__BRANO ESTRATTO__
┄┄┄┄┄┄┄┄┄┄

L’amica Rita Marras, in un suo recente intervento su Facebook, ha notato che «un tema sul quale il movimento indipendentista sardo ha lavorato poco è la formazione della sua nuova classe dirigente». Falla da colmare, afferma, per giungere «alla selezione di una nuova generazione di uomini e donne capaci di governare nell’interesse del bene comune dei sardi». È un punto di vista che condivido e vorrei ampliare.
Non mi interessa indicare i contenuti di questa formazione.
Esistono o stanno nascendo indipendentismi di tutti i colori politici e immagino che, se fosse capace di formare dei quadri, ciascun movimento o partito offrirebbe loro una visione del mondo adeguata al proprio credo. E indicherebbe soluzioni di governo conseguenti.
Qui il campo è aperto. Avanti. Gli indipendentisti sardi mettano in piedi una, due o tante scuole di formazione. La buona cultura politica non può fare male.
Poi però viene il momento della pratica.
Amministrare concretamente un paese o una città mostra anche a un indipendentista quanta distanza ci sia tra teoria e realtà e quanto sia difficile colmare tale distanza.

┄┄┄┄┄┄┄┄┄┄

__VOCI FORNITE__
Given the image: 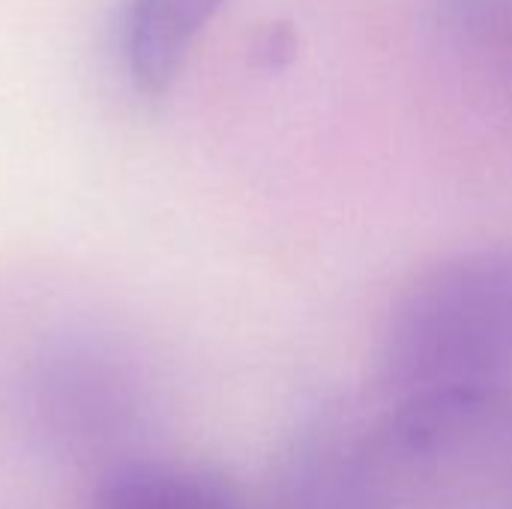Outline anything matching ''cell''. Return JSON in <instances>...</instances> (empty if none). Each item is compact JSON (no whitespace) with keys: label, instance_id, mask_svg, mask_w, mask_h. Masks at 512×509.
<instances>
[{"label":"cell","instance_id":"6da1fadb","mask_svg":"<svg viewBox=\"0 0 512 509\" xmlns=\"http://www.w3.org/2000/svg\"><path fill=\"white\" fill-rule=\"evenodd\" d=\"M354 459L372 509H512V384L393 402Z\"/></svg>","mask_w":512,"mask_h":509},{"label":"cell","instance_id":"7a4b0ae2","mask_svg":"<svg viewBox=\"0 0 512 509\" xmlns=\"http://www.w3.org/2000/svg\"><path fill=\"white\" fill-rule=\"evenodd\" d=\"M378 378L393 402L512 384V249H471L420 273L393 303Z\"/></svg>","mask_w":512,"mask_h":509},{"label":"cell","instance_id":"3957f363","mask_svg":"<svg viewBox=\"0 0 512 509\" xmlns=\"http://www.w3.org/2000/svg\"><path fill=\"white\" fill-rule=\"evenodd\" d=\"M36 417L69 441H102L129 429L138 396L129 363L111 348L72 339L39 357L30 375Z\"/></svg>","mask_w":512,"mask_h":509},{"label":"cell","instance_id":"277c9868","mask_svg":"<svg viewBox=\"0 0 512 509\" xmlns=\"http://www.w3.org/2000/svg\"><path fill=\"white\" fill-rule=\"evenodd\" d=\"M228 0H126L120 54L132 87L165 93L180 75L192 45Z\"/></svg>","mask_w":512,"mask_h":509},{"label":"cell","instance_id":"5b68a950","mask_svg":"<svg viewBox=\"0 0 512 509\" xmlns=\"http://www.w3.org/2000/svg\"><path fill=\"white\" fill-rule=\"evenodd\" d=\"M87 509H246L234 483L210 468L126 459L105 468Z\"/></svg>","mask_w":512,"mask_h":509},{"label":"cell","instance_id":"8992f818","mask_svg":"<svg viewBox=\"0 0 512 509\" xmlns=\"http://www.w3.org/2000/svg\"><path fill=\"white\" fill-rule=\"evenodd\" d=\"M282 509H372L360 486L354 444L324 450L294 465Z\"/></svg>","mask_w":512,"mask_h":509},{"label":"cell","instance_id":"52a82bcc","mask_svg":"<svg viewBox=\"0 0 512 509\" xmlns=\"http://www.w3.org/2000/svg\"><path fill=\"white\" fill-rule=\"evenodd\" d=\"M453 30L465 36H486L510 15V0H441Z\"/></svg>","mask_w":512,"mask_h":509},{"label":"cell","instance_id":"ba28073f","mask_svg":"<svg viewBox=\"0 0 512 509\" xmlns=\"http://www.w3.org/2000/svg\"><path fill=\"white\" fill-rule=\"evenodd\" d=\"M297 54V33L291 24H270L252 48V57L261 69H285Z\"/></svg>","mask_w":512,"mask_h":509}]
</instances>
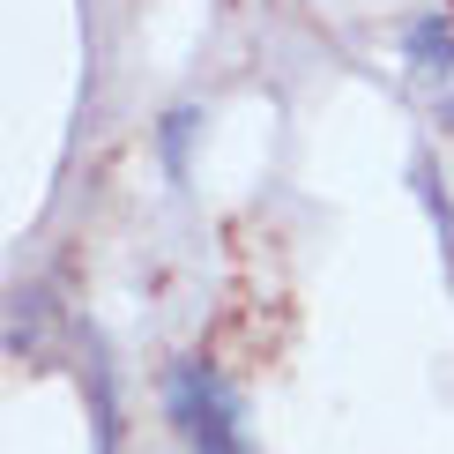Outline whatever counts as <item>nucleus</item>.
Returning <instances> with one entry per match:
<instances>
[{
	"label": "nucleus",
	"instance_id": "obj_1",
	"mask_svg": "<svg viewBox=\"0 0 454 454\" xmlns=\"http://www.w3.org/2000/svg\"><path fill=\"white\" fill-rule=\"evenodd\" d=\"M164 410H172L186 454H254V447H246V425H239V395L223 387V372L209 365V357L172 365V380H164Z\"/></svg>",
	"mask_w": 454,
	"mask_h": 454
},
{
	"label": "nucleus",
	"instance_id": "obj_3",
	"mask_svg": "<svg viewBox=\"0 0 454 454\" xmlns=\"http://www.w3.org/2000/svg\"><path fill=\"white\" fill-rule=\"evenodd\" d=\"M90 395H98V454H112L120 410H112V380H105V357H98V350H90Z\"/></svg>",
	"mask_w": 454,
	"mask_h": 454
},
{
	"label": "nucleus",
	"instance_id": "obj_2",
	"mask_svg": "<svg viewBox=\"0 0 454 454\" xmlns=\"http://www.w3.org/2000/svg\"><path fill=\"white\" fill-rule=\"evenodd\" d=\"M410 52L425 60V74H447V67H454V37H447L440 23H418V30H410Z\"/></svg>",
	"mask_w": 454,
	"mask_h": 454
},
{
	"label": "nucleus",
	"instance_id": "obj_4",
	"mask_svg": "<svg viewBox=\"0 0 454 454\" xmlns=\"http://www.w3.org/2000/svg\"><path fill=\"white\" fill-rule=\"evenodd\" d=\"M418 186H425V209H432V223H440V246H447V261H454V209H447L440 186H432V164H418Z\"/></svg>",
	"mask_w": 454,
	"mask_h": 454
}]
</instances>
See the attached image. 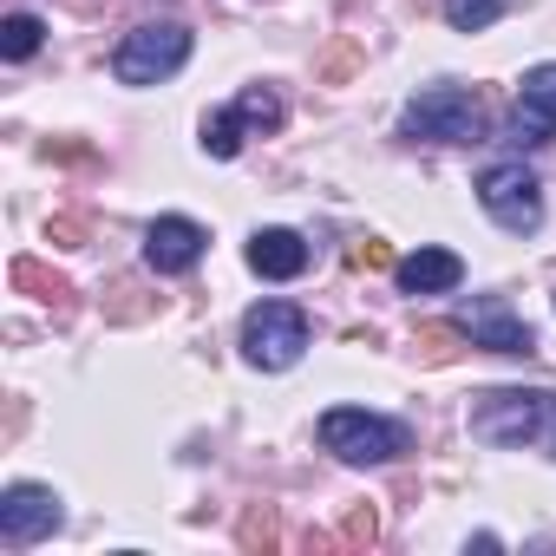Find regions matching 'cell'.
<instances>
[{"label": "cell", "instance_id": "cell-1", "mask_svg": "<svg viewBox=\"0 0 556 556\" xmlns=\"http://www.w3.org/2000/svg\"><path fill=\"white\" fill-rule=\"evenodd\" d=\"M302 348H308V315L295 302H255L242 315V361L249 367L282 374V367L302 361Z\"/></svg>", "mask_w": 556, "mask_h": 556}, {"label": "cell", "instance_id": "cell-2", "mask_svg": "<svg viewBox=\"0 0 556 556\" xmlns=\"http://www.w3.org/2000/svg\"><path fill=\"white\" fill-rule=\"evenodd\" d=\"M400 125H406V138H426V144H478L484 138V105L465 86H426L406 105Z\"/></svg>", "mask_w": 556, "mask_h": 556}, {"label": "cell", "instance_id": "cell-3", "mask_svg": "<svg viewBox=\"0 0 556 556\" xmlns=\"http://www.w3.org/2000/svg\"><path fill=\"white\" fill-rule=\"evenodd\" d=\"M543 419H549V393H523V387H491L465 413L478 445H523L543 432Z\"/></svg>", "mask_w": 556, "mask_h": 556}, {"label": "cell", "instance_id": "cell-4", "mask_svg": "<svg viewBox=\"0 0 556 556\" xmlns=\"http://www.w3.org/2000/svg\"><path fill=\"white\" fill-rule=\"evenodd\" d=\"M321 445L348 465H393L406 452V426L361 413V406H334V413H321Z\"/></svg>", "mask_w": 556, "mask_h": 556}, {"label": "cell", "instance_id": "cell-5", "mask_svg": "<svg viewBox=\"0 0 556 556\" xmlns=\"http://www.w3.org/2000/svg\"><path fill=\"white\" fill-rule=\"evenodd\" d=\"M190 60V27H131L112 53L118 86H164Z\"/></svg>", "mask_w": 556, "mask_h": 556}, {"label": "cell", "instance_id": "cell-6", "mask_svg": "<svg viewBox=\"0 0 556 556\" xmlns=\"http://www.w3.org/2000/svg\"><path fill=\"white\" fill-rule=\"evenodd\" d=\"M478 203H484V216H491L497 229H510V236H530V229L543 223V184H536L523 164H491V170L478 177Z\"/></svg>", "mask_w": 556, "mask_h": 556}, {"label": "cell", "instance_id": "cell-7", "mask_svg": "<svg viewBox=\"0 0 556 556\" xmlns=\"http://www.w3.org/2000/svg\"><path fill=\"white\" fill-rule=\"evenodd\" d=\"M60 523H66V510L47 484H8L0 491V543L8 549H27V543L53 536Z\"/></svg>", "mask_w": 556, "mask_h": 556}, {"label": "cell", "instance_id": "cell-8", "mask_svg": "<svg viewBox=\"0 0 556 556\" xmlns=\"http://www.w3.org/2000/svg\"><path fill=\"white\" fill-rule=\"evenodd\" d=\"M203 249H210V229L190 223V216H157V223L144 229V262H151L157 275H184V268H197Z\"/></svg>", "mask_w": 556, "mask_h": 556}, {"label": "cell", "instance_id": "cell-9", "mask_svg": "<svg viewBox=\"0 0 556 556\" xmlns=\"http://www.w3.org/2000/svg\"><path fill=\"white\" fill-rule=\"evenodd\" d=\"M510 138H517V144H549V138H556V60H543V66L523 73Z\"/></svg>", "mask_w": 556, "mask_h": 556}, {"label": "cell", "instance_id": "cell-10", "mask_svg": "<svg viewBox=\"0 0 556 556\" xmlns=\"http://www.w3.org/2000/svg\"><path fill=\"white\" fill-rule=\"evenodd\" d=\"M393 282H400V295H452L465 282V262L432 242V249H413L393 262Z\"/></svg>", "mask_w": 556, "mask_h": 556}, {"label": "cell", "instance_id": "cell-11", "mask_svg": "<svg viewBox=\"0 0 556 556\" xmlns=\"http://www.w3.org/2000/svg\"><path fill=\"white\" fill-rule=\"evenodd\" d=\"M465 334H471V348H491V354H536V334L510 315V302H504V295H484V302L471 308Z\"/></svg>", "mask_w": 556, "mask_h": 556}, {"label": "cell", "instance_id": "cell-12", "mask_svg": "<svg viewBox=\"0 0 556 556\" xmlns=\"http://www.w3.org/2000/svg\"><path fill=\"white\" fill-rule=\"evenodd\" d=\"M249 268L262 275V282H295V275L308 268V242L295 229H255L249 236Z\"/></svg>", "mask_w": 556, "mask_h": 556}, {"label": "cell", "instance_id": "cell-13", "mask_svg": "<svg viewBox=\"0 0 556 556\" xmlns=\"http://www.w3.org/2000/svg\"><path fill=\"white\" fill-rule=\"evenodd\" d=\"M8 275H14V289H27V295H40L47 308H60V315L73 308V282H66V275H53V268H40L34 255H21V262H14Z\"/></svg>", "mask_w": 556, "mask_h": 556}, {"label": "cell", "instance_id": "cell-14", "mask_svg": "<svg viewBox=\"0 0 556 556\" xmlns=\"http://www.w3.org/2000/svg\"><path fill=\"white\" fill-rule=\"evenodd\" d=\"M510 14V0H445V21L458 27V34H484V27H497Z\"/></svg>", "mask_w": 556, "mask_h": 556}, {"label": "cell", "instance_id": "cell-15", "mask_svg": "<svg viewBox=\"0 0 556 556\" xmlns=\"http://www.w3.org/2000/svg\"><path fill=\"white\" fill-rule=\"evenodd\" d=\"M242 125H249V118H242L236 105H229V112H210V118H203V151H210V157H236V151H242Z\"/></svg>", "mask_w": 556, "mask_h": 556}, {"label": "cell", "instance_id": "cell-16", "mask_svg": "<svg viewBox=\"0 0 556 556\" xmlns=\"http://www.w3.org/2000/svg\"><path fill=\"white\" fill-rule=\"evenodd\" d=\"M40 40H47V27L34 14H8V21H0V53H8V60H34Z\"/></svg>", "mask_w": 556, "mask_h": 556}, {"label": "cell", "instance_id": "cell-17", "mask_svg": "<svg viewBox=\"0 0 556 556\" xmlns=\"http://www.w3.org/2000/svg\"><path fill=\"white\" fill-rule=\"evenodd\" d=\"M458 348H471V334H465V328H452V321H432V328H419V361L445 367Z\"/></svg>", "mask_w": 556, "mask_h": 556}, {"label": "cell", "instance_id": "cell-18", "mask_svg": "<svg viewBox=\"0 0 556 556\" xmlns=\"http://www.w3.org/2000/svg\"><path fill=\"white\" fill-rule=\"evenodd\" d=\"M236 112H242L249 125H262V131H275V125H282V99H275L268 86H249V92L236 99Z\"/></svg>", "mask_w": 556, "mask_h": 556}, {"label": "cell", "instance_id": "cell-19", "mask_svg": "<svg viewBox=\"0 0 556 556\" xmlns=\"http://www.w3.org/2000/svg\"><path fill=\"white\" fill-rule=\"evenodd\" d=\"M361 66V47L354 40H341V47H328V60H321V79H348Z\"/></svg>", "mask_w": 556, "mask_h": 556}, {"label": "cell", "instance_id": "cell-20", "mask_svg": "<svg viewBox=\"0 0 556 556\" xmlns=\"http://www.w3.org/2000/svg\"><path fill=\"white\" fill-rule=\"evenodd\" d=\"M380 536V523H374V510L361 504V510H348V523H341V543H374Z\"/></svg>", "mask_w": 556, "mask_h": 556}, {"label": "cell", "instance_id": "cell-21", "mask_svg": "<svg viewBox=\"0 0 556 556\" xmlns=\"http://www.w3.org/2000/svg\"><path fill=\"white\" fill-rule=\"evenodd\" d=\"M47 236H53L60 249H79V242H86V223H79V216H53V223H47Z\"/></svg>", "mask_w": 556, "mask_h": 556}, {"label": "cell", "instance_id": "cell-22", "mask_svg": "<svg viewBox=\"0 0 556 556\" xmlns=\"http://www.w3.org/2000/svg\"><path fill=\"white\" fill-rule=\"evenodd\" d=\"M348 262H354V268H387L393 255H387V242H354V249H348Z\"/></svg>", "mask_w": 556, "mask_h": 556}, {"label": "cell", "instance_id": "cell-23", "mask_svg": "<svg viewBox=\"0 0 556 556\" xmlns=\"http://www.w3.org/2000/svg\"><path fill=\"white\" fill-rule=\"evenodd\" d=\"M242 543H249V549H255V543L268 549V543H275V523H268V517H242Z\"/></svg>", "mask_w": 556, "mask_h": 556}]
</instances>
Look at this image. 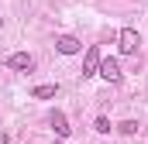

┄┄┄┄┄┄┄┄┄┄

__LAVORO RICHIESTO__
a - Nel brano sull'indipendentismo sardo, elenca una per una le frasi del paragrafo che comincia con «Qui il campo è aperto.».
b - Scrivi il seguito del brano sulla classe dirigente indipendentista sarda, riprendendo subito dopo la sua ultima frase.
I record non hanno alcun ruolo in questo lavoro.

__RISULTATI PER COMPITO__
a -
- Qui il campo è aperto.
- Avanti.
- Gli indipendentisti sardi mettano in piedi una, due o tante scuole di formazione.
- La buona cultura politica non può fare male.

b -
È una gara che bisogna affrontare. Gli indipendentisti devono buttarcisi dentro, proprio perché vogliono cambiare le cose e allontanarsi dalle logiche di governo tradizionali. Non si conquista la fiducia della gente, infatti, e non si allarga la platea dei consensi se non dimostrando nella pratica che si è davvero capaci di trasformare la realtà.
Ne discende un’ovvietà: abbiamo bisogno di più amministratori locali indipendentisti.
In questo momento lavora uno sparuto gruppo di sindaci, assessori e consiglieri comunali (in maggioranza o all’opposizione), che fanno dell’indipendenza della Sardegna l’obiettivo finale e ogni giorno si sforzano di spezzare i meccanismi della dipendenza, sradicandoli dalla testa e dal cuore della loro gente.
Sono troppo pochi.
I partiti e movimenti indipendentisti devono mettersi in gioco, partecipare alle amministrative e piazzare quanti più eletti possibile. È vitale farlo e sarebbe sbagliato rinunciare anche a una sola competizione.
C’è qualcosa di meno ovvio e più importante.
Governare un territorio aiuta a definire meglio la teoria, a chiudere il cerchio tornando alle basi ideali che informano l’impegno politico, per raffinarle e se necessario rettificarle. E questo indispensabile esercizio può essere più duro e ingrato, dare più grattacapi alla coscienza, chiedere più coraggio dello stesso affrontare la cittadinanza.
Cerco di essere più chiaro possibile.
Un agricoltore prende, dalle mie parti, 130 euro di sussidi a ettaro per coltivarci sopra grano che poi porta all’ammasso. Raggiunte su queste basi il più comodo equilibrio economico, rinuncia a variare o estendere le sue attività.
Io posso incoraggiarlo a cambiare parlandogli delle nostre dipendenze alimentari o della necessità di svincolarsi finalmente, almeno in parte, dalla dipendenza dai sussidi, che tarpano la sua imprenditorialità.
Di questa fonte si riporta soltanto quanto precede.